(Visual spatial reasoning items)
* Start *
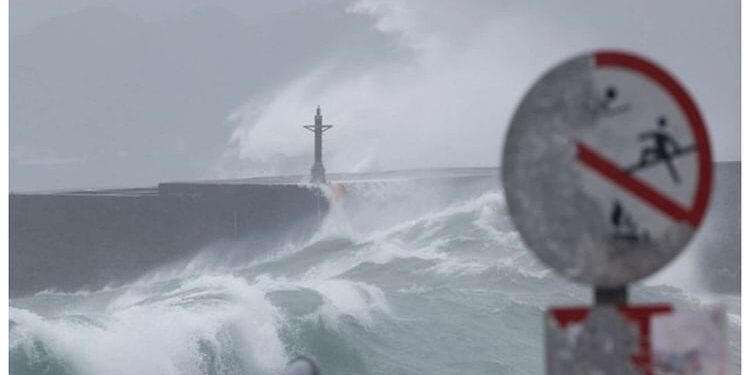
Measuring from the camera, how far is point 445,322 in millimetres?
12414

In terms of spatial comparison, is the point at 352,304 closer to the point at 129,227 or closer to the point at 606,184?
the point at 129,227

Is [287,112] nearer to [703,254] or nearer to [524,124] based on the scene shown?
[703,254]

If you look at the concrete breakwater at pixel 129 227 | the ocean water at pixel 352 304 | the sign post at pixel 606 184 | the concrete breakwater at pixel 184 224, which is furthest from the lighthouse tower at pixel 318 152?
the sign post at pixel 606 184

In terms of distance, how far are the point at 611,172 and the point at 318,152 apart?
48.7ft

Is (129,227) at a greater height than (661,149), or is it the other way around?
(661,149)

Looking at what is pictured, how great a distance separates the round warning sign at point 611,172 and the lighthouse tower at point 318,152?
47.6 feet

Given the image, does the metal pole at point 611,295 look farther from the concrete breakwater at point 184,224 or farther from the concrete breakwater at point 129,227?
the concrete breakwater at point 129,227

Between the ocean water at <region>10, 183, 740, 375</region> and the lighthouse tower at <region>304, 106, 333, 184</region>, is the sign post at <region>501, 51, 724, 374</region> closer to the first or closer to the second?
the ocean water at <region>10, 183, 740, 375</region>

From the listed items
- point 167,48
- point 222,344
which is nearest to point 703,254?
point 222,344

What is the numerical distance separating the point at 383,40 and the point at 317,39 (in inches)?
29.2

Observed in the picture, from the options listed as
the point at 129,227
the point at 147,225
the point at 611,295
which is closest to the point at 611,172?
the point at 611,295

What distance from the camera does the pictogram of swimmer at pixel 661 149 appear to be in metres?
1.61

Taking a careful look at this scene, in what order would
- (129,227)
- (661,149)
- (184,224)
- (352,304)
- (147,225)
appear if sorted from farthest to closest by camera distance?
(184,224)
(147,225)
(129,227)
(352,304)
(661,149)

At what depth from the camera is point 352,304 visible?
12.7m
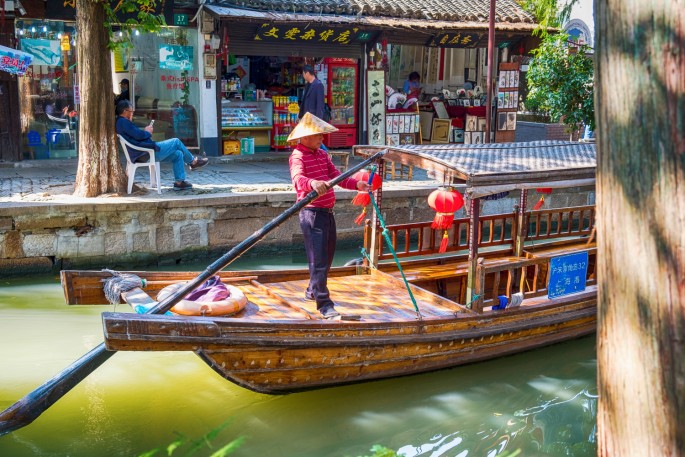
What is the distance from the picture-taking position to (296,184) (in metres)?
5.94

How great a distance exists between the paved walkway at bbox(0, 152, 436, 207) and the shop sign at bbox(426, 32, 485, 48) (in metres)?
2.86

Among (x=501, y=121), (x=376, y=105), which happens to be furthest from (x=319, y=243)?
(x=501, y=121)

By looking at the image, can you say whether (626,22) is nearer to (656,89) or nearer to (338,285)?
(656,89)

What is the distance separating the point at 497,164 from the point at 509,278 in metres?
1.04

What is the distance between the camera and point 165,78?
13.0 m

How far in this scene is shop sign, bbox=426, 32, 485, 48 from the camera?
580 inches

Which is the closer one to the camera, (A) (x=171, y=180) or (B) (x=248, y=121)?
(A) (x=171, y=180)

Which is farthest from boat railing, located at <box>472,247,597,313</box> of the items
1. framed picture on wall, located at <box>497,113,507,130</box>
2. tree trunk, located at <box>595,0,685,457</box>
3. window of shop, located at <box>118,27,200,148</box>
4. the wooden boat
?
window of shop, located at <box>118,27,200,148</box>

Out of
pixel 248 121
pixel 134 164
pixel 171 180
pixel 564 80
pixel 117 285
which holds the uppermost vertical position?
* End *
All the records need to be repeated exactly, with the images dropped.

Measuring from the camera, how far is point 445,322 in millimetres?
12414

In terms of spatial comparison, is the point at 352,304 closer to the point at 129,227 or closer to the point at 606,184?
the point at 129,227

Is [287,112] nearer to [703,254] or nearer to [524,124] based on the scene shown?
[703,254]

If you look at the concrete breakwater at pixel 129 227 | the ocean water at pixel 352 304 | the sign post at pixel 606 184 | the concrete breakwater at pixel 184 224, which is furthest from the lighthouse tower at pixel 318 152?
the sign post at pixel 606 184

In terms of distance, how far are the point at 611,172 and the point at 318,152 apart?
48.7ft

Is (129,227) at a greater height than (661,149), or is it the other way around?
(661,149)

Looking at what is pictured, how great a distance separates the round warning sign at point 611,172 and the lighthouse tower at point 318,152?
47.6 feet

Given the image, does the metal pole at point 611,295 look farther from the concrete breakwater at point 184,224 or farther from the concrete breakwater at point 129,227?
the concrete breakwater at point 129,227

Between the ocean water at <region>10, 183, 740, 375</region> and the lighthouse tower at <region>304, 106, 333, 184</region>, is the sign post at <region>501, 51, 724, 374</region> closer to the first or closer to the second?
the ocean water at <region>10, 183, 740, 375</region>

From the listed items
- point 167,48
- point 222,344
which is nearest to point 703,254?
point 222,344

What is the numerical distance separating the point at 383,40 and the point at 317,39 (in inches)?
29.2

Observed in the picture, from the options listed as
the point at 129,227
the point at 147,225
the point at 611,295
which is closest to the point at 611,172?
the point at 611,295

What distance from the camera does the pictogram of swimmer at pixel 661 149 appear to be in metres?
1.61

Taking a careful look at this scene, in what order would
- (129,227)
- (661,149)
- (184,224)
- (352,304)
- (147,225)
appear if sorted from farthest to closest by camera distance?
(184,224)
(147,225)
(129,227)
(352,304)
(661,149)

At what depth from the camera is point 352,304 visible?
12.7m
What is the distance from the picture-taking position to (296,184) (in metres)?
5.94

How great a distance exists between the paved walkway at bbox(0, 152, 436, 207) and the shop sign at bbox(426, 32, 485, 48) (in metres)?
2.86

Among (x=501, y=121), (x=376, y=105), which happens to be furthest from (x=319, y=243)?
(x=501, y=121)

By looking at the image, can you say whether (626,22) is nearer to (656,89) or nearer to (338,285)?
(656,89)

What is the distance separating the point at 497,164 from the point at 509,278 in metres?
1.04

What is the distance between the camera and point 165,78?
13.0 m

How far in this scene is shop sign, bbox=426, 32, 485, 48 from the camera?
580 inches

Which is the closer one to the camera, (A) (x=171, y=180) or (B) (x=248, y=121)?
(A) (x=171, y=180)

Which is farthest from boat railing, located at <box>472,247,597,313</box> of the items
1. framed picture on wall, located at <box>497,113,507,130</box>
2. tree trunk, located at <box>595,0,685,457</box>
3. window of shop, located at <box>118,27,200,148</box>
4. the wooden boat
?
window of shop, located at <box>118,27,200,148</box>

Out of
pixel 248 121
pixel 134 164
pixel 171 180
pixel 564 80
pixel 117 285
which holds the uppermost vertical position?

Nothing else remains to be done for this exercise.